HDFS provides an API to determine the rack ID to which a data node belongs. The client can call the API to obtain the rack ID to which it belongs. When the client reads data, it obtains the storage location list of different copies of the data block from the name node, and can call the API to determine the rack ID to which the client and these data nodes belong. If they are in the same rack, the copy can be read first.
Data replication.
HDFS data replication adopts a pipeline replication strategy. When the client writes a file:
First, the file is written locally and divided into different data blocks.
Each block initiates a write request to the name node.
The name node selects a data node list based on the usage of the data node and returns it to the client.
The client first writes the data to the first data node in the list and passes the list to the first data node.
When the first data node receives 4 KB of data, it writes it locally and initiates a connection request to the second data node in the list, passing the 4 KB of data it has received to the second data node.
The second data node also follows this and requests the third data node when it receives 4 KB, forming a pipeline.
When the file is written, the data replication is also completed at the same time.
HDFS has a very high fault tolerance, making it compatible with cheap hardware devices. HDFS regards hardware device errors as a normal state rather than an exception, and has designed corresponding mechanisms to detect data errors and perform automatic recovery. It is divided into the following three situations:
Name node error.
The name node stores all metadata information, including the most core EditLog and FsImage. If it is damaged, the entire HDFS instance will fail.
Hadoop uses two mechanisms to ensure the security of the name node:
- Synchronize the metadata information of the name node to other file systems.

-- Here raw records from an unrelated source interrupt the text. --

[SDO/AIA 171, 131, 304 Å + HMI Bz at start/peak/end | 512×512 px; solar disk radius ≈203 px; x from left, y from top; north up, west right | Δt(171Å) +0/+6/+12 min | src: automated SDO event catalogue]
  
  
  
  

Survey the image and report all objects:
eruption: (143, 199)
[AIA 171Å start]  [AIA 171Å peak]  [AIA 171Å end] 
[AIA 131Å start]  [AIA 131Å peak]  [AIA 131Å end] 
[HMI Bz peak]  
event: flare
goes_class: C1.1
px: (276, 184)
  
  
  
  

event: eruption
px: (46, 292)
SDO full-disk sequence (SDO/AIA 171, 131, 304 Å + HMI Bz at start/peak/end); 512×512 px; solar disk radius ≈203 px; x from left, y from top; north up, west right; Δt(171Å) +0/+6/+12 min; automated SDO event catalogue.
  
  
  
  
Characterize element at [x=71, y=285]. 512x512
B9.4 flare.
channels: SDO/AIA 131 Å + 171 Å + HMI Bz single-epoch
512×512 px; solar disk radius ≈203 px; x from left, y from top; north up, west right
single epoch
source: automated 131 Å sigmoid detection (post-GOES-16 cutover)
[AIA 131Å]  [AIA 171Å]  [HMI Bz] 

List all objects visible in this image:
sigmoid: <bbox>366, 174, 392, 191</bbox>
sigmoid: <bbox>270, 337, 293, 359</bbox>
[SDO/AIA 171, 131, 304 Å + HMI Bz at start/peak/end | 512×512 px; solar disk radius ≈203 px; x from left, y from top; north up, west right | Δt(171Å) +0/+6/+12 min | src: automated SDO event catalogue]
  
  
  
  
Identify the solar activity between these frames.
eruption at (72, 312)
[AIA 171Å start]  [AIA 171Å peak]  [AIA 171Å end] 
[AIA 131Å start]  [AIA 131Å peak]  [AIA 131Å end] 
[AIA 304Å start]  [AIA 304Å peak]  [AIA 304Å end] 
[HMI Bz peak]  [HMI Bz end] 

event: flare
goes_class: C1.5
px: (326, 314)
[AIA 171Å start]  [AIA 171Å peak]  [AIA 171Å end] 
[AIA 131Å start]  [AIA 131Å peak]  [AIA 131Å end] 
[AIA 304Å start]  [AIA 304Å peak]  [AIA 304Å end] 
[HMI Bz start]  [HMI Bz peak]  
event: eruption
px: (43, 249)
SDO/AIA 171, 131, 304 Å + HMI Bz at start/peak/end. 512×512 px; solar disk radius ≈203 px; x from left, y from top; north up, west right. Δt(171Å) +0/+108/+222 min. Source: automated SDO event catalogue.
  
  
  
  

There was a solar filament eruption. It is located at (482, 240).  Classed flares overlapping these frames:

For example, remotely mount NFS.
- Run a second name node.
Data node error.
Each data node will periodically send "heartbeat" information to the name node to report its status to the name node. When a data node fails or the network is disconnected, the name node will mark the data node that cannot receive the "heartbeat" as "downtime", and all data on the node will be marked as "unreadable". The name node will no longer send any I/O requests.
After marking "downtime", the number of copies of some data blocks will be less than the redundancy factor. At this time, the name node will regularly detect this situation, and once it is found, it will start data redundancy replication.
Data error.
Network transmission and disk can cause data errors. After reading the data, the client will use md5 and shal to verify the data to ensure that the correct data is read. The information verified here is written by the client to the hidden folder of the same path when the file is created.
When the client verification fails, the client will request a copy of the data block from other data nodes and report the data block error to the name node. The name node will periodically check and re-copy the data block.